Below are some records; give them all again exactly, but not the pictures.
====
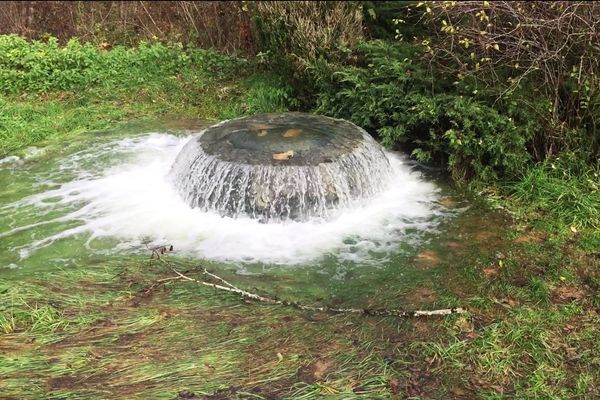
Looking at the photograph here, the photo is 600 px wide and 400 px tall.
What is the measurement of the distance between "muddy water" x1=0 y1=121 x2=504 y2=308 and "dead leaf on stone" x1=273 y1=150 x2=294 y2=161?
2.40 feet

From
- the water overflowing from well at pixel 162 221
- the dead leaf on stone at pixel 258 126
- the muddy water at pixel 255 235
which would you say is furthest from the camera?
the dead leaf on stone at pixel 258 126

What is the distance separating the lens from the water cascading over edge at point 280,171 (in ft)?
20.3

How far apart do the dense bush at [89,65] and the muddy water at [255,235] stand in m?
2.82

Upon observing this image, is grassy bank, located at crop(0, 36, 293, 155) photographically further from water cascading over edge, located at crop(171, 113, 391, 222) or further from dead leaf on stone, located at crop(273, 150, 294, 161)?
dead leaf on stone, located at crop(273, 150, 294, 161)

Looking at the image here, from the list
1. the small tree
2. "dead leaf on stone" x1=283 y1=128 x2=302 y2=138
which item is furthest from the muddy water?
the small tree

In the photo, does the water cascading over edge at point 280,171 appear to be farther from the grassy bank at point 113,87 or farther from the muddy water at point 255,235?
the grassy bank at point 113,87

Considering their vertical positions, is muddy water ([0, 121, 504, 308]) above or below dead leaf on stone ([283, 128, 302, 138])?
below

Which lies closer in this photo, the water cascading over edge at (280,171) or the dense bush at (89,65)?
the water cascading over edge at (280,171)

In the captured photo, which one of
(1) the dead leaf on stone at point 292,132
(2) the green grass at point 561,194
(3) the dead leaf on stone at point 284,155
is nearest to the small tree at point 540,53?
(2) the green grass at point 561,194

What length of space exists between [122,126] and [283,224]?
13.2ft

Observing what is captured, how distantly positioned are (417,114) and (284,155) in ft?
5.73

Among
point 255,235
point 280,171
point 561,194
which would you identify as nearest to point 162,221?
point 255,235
====
#### Solution for this exercise:
Looking at the photograph here, the photo is 600 px wide and 400 px tall.
What is the measurement of the distance between "muddy water" x1=0 y1=121 x2=504 y2=308 and "dead leaf on stone" x1=273 y1=150 x2=294 y2=161?
2.40 feet

From
- the water overflowing from well at pixel 162 221
- the dead leaf on stone at pixel 258 126
- the muddy water at pixel 255 235
which would you say is furthest from the camera?
the dead leaf on stone at pixel 258 126

What is the distance separating the lens from the water cascading over edge at point 280,171 (in ft)?
20.3

How far apart do the dense bush at [89,65] and the muddy water at [255,235] stand in m?
2.82

Upon observing this image, is grassy bank, located at crop(0, 36, 293, 155) photographically further from water cascading over edge, located at crop(171, 113, 391, 222) or further from dead leaf on stone, located at crop(273, 150, 294, 161)?
dead leaf on stone, located at crop(273, 150, 294, 161)

Looking at the image here, from the list
1. the small tree
2. "dead leaf on stone" x1=283 y1=128 x2=302 y2=138
which item is furthest from the muddy water?
the small tree

In the photo, does the water cascading over edge at point 280,171 appear to be farther from the grassy bank at point 113,87 or farther from the muddy water at point 255,235?
the grassy bank at point 113,87

Considering their vertical positions, is muddy water ([0, 121, 504, 308]) above or below dead leaf on stone ([283, 128, 302, 138])?
below

Which lies closer in this photo, the water cascading over edge at (280,171) or the dense bush at (89,65)?
the water cascading over edge at (280,171)

In the captured photo, which one of
(1) the dead leaf on stone at point 292,132
(2) the green grass at point 561,194
(3) the dead leaf on stone at point 284,155
is nearest to the small tree at point 540,53?
(2) the green grass at point 561,194

What length of space exists between [122,126] and [283,224]?
13.2ft

Observing what is captured, how distantly positioned are (417,114) and (284,155) in ft?
5.73

Among
point 255,235
point 280,171
point 561,194
which would you identify as nearest to point 162,221?
point 255,235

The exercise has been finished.